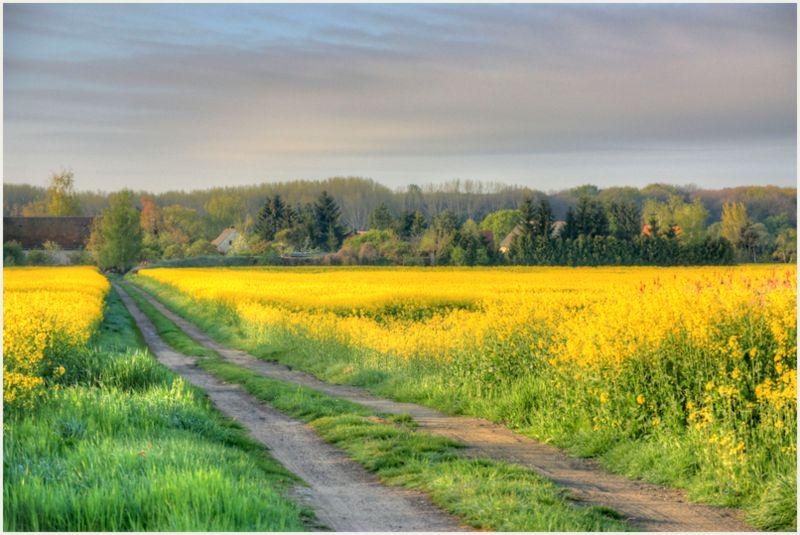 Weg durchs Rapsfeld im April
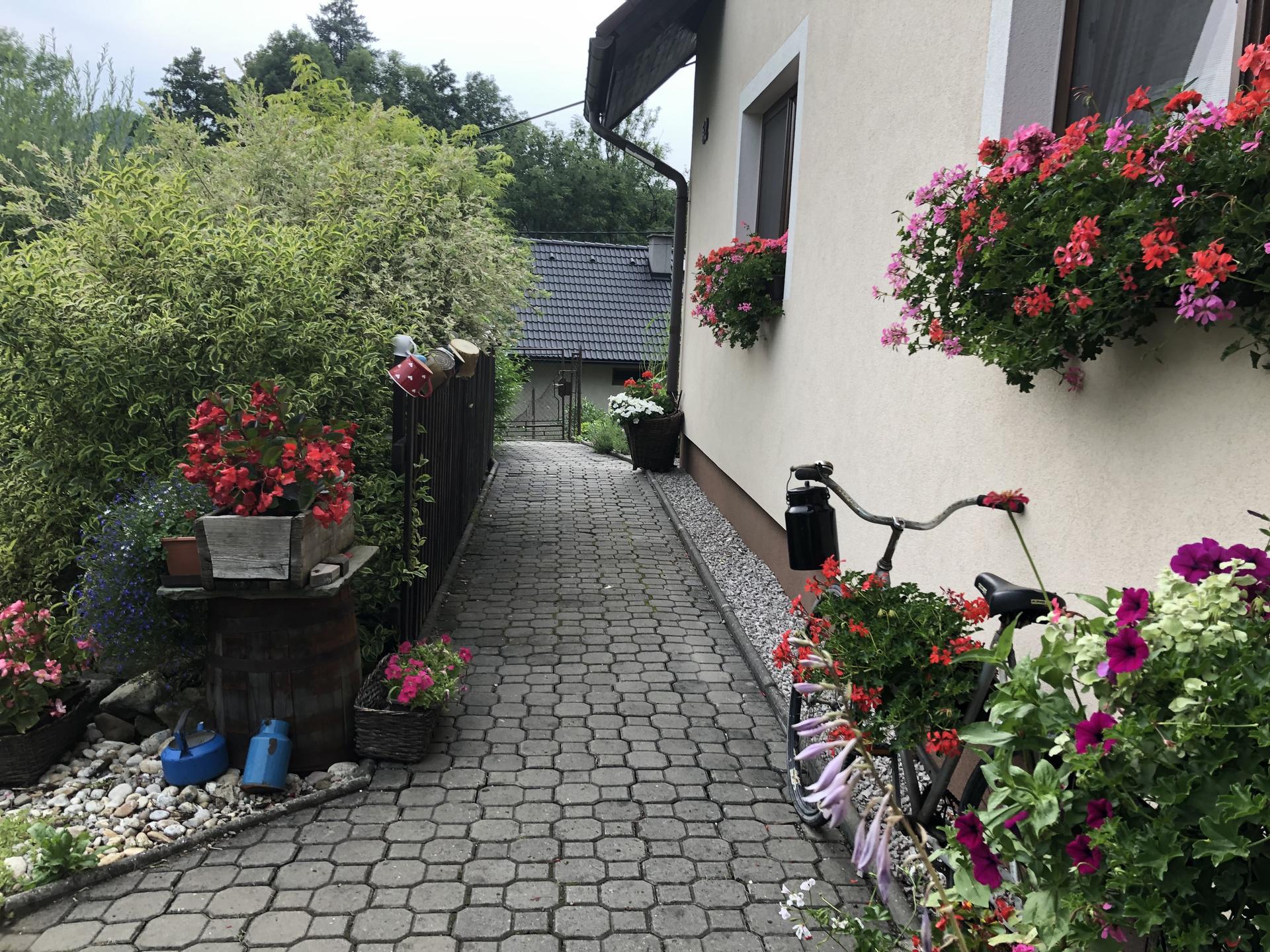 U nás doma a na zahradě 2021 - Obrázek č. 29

* * *

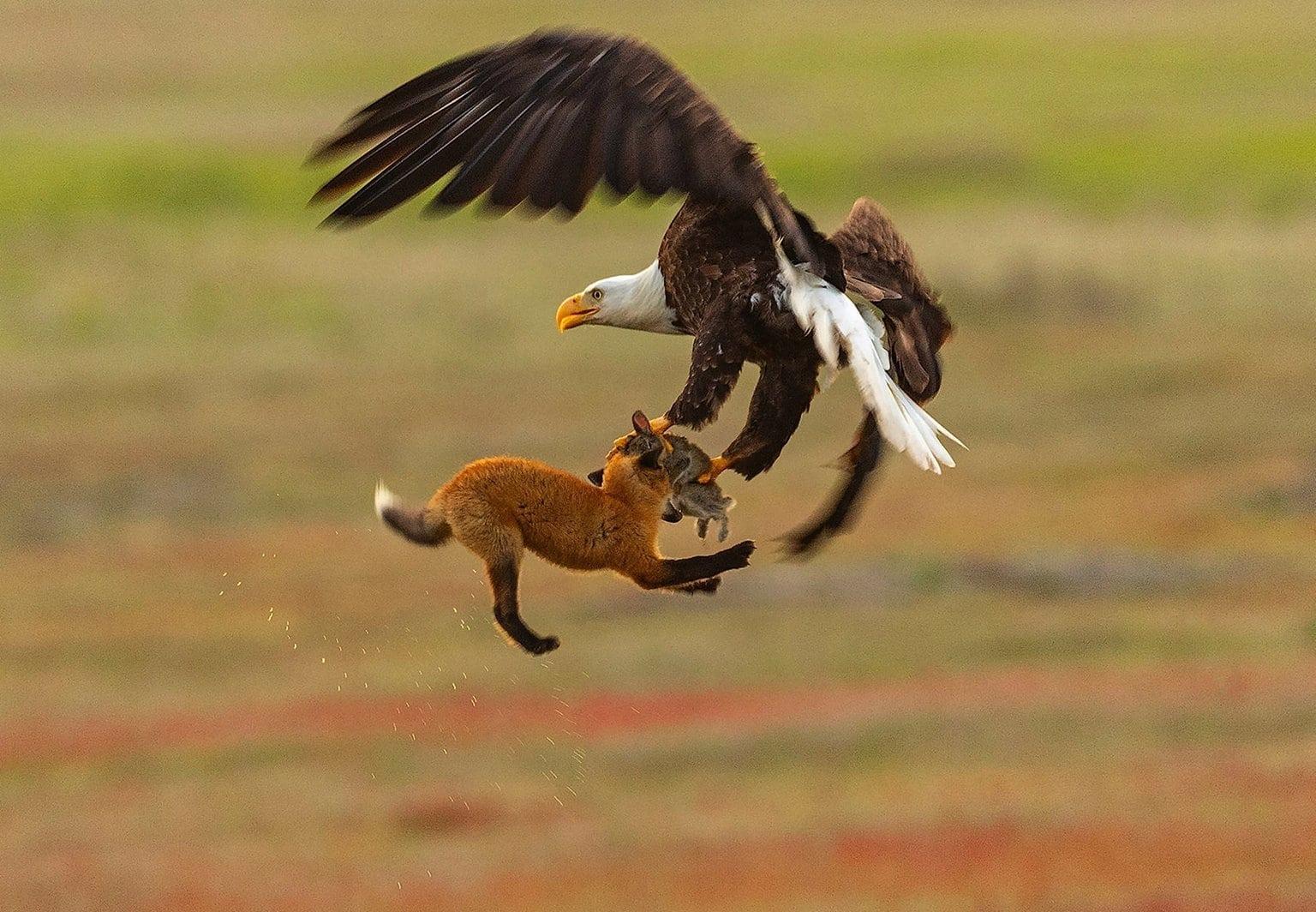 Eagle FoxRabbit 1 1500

* * *

* **Work instruction**
With the pictures omitted, print the lines above exactly, beginning at the line with "Weg durchs Rapsfeld im April" and going on through the line with "U nás doma a na zahradě 2021 - Obrázek č. 29".

* **Solution to the exercise**
 Weg durchs Rapsfeld im April
 U nás doma a na zahradě 2021 - Obrázek č. 29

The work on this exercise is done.